For more than an hour, I keep my distance, performing my job with an exhausting level of focus. It feels like constantly correcting an articulated lorry that wants to veer off into the Ditch of How Good Oskar Looks Tonight or the Perilous Embankment of Wondering What His Hair Feels Like. In desperation, I glance at an ornate French clock near the exit. Almost a quarter to nine. Almost done.
Relief turns into awareness as I sense the presence of someone behind me. Oskar. I know it without turning around.
He leans forward, stirring the hair at my neck. “You’re starving.”
My stomach gurgles in agreement. I frown. “How do you know?”
He touches the champagne flute in my hands. “For one thing, the level hasn’t changed in more than an hour. Why hold it if you don’t drink it?”
He was watching? “This is easier to do if I’ve got a prop.”
He grunts, looking around the room, hands in his pockets. “You were right about these things. No good food.” His attention swings back to me. “Your father asked Uncle Timo to stay for a nightcap. If you come out with me, I’ll feed you.”
A plate of beef sandwiches is only a phone call away, ready to be whipped up in the palace kitchens the moment I need a night feast. I could tell him this, but I don’t.

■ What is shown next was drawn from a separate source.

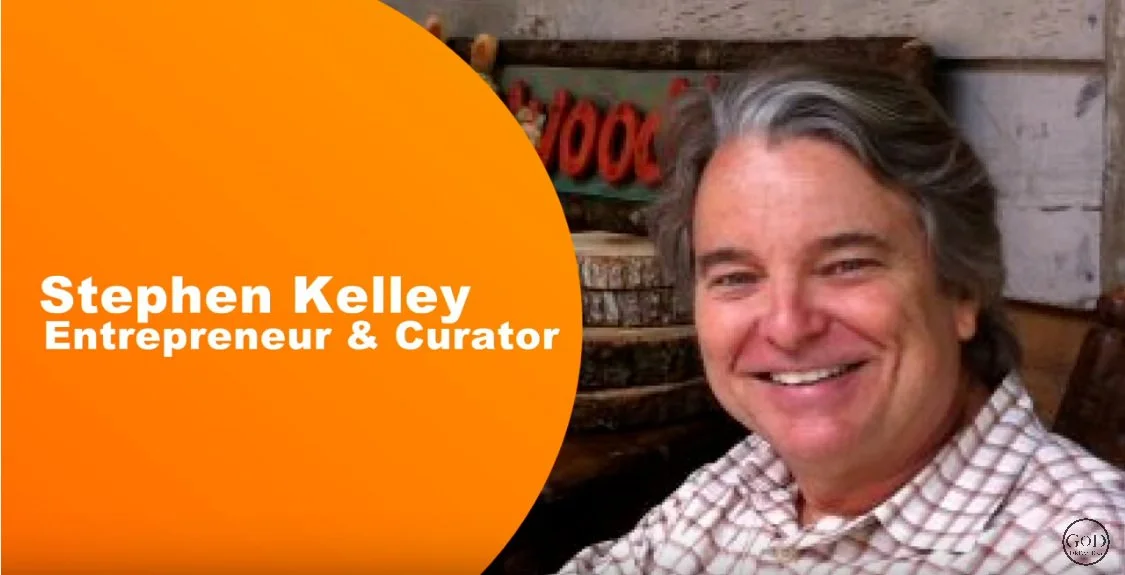 The Devotional Archivist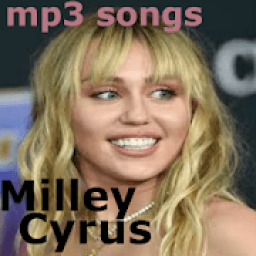 Miley Cyrus Songs आइकन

I stuff the words so far back in my throat that they’ll need a pickaxe and crampons to see the light of day.
“Will I need to change?”
He gives me a long look and I thank heaven for Swiss comportment school.
“No need.”
When the party concludes, I return to my suite, doubling back to meet him in the Grand Hall. He’s conferring with Nils Helmut, our head of palace security, standing under a blazing chandelier in a dark coat and scarf, a shoe softly scuffing the checkerboard tiles.
“A team will follow your car,” Nils says, giving me a brief smile before continuing through the doors. When Oskar sees me, his foot pauses. He straightens.

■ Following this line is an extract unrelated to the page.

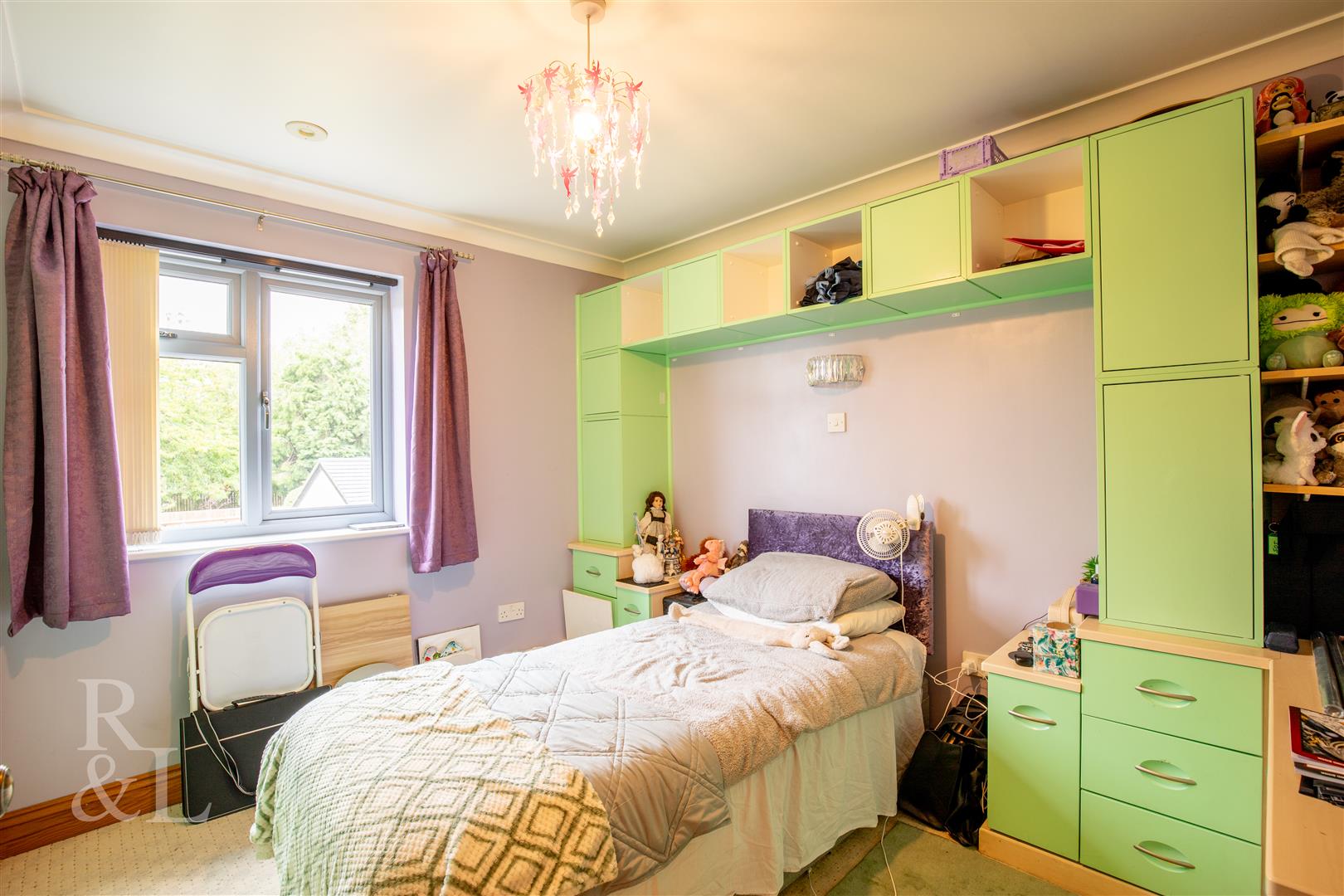 Property image for Dog Lane, Netherseal, Swadlincote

We live in the Summer Palace for most of the year since the invention of modern heating and cooling systems. Ella speaks of it as though we’re a middle-class family who lives above the shop, but few of the customers ever venture into the family quarters, as it were, calling on the daughters of the house. My manner with them—polite, interested, willing to be amused by the driest anecdote—is entirely useless when presented with a lone man of extreme attractiveness.
Oskar reaches for the wrap I have slung over my arm. It takes some doing, but he finds the top and holds it up for me, head tilted.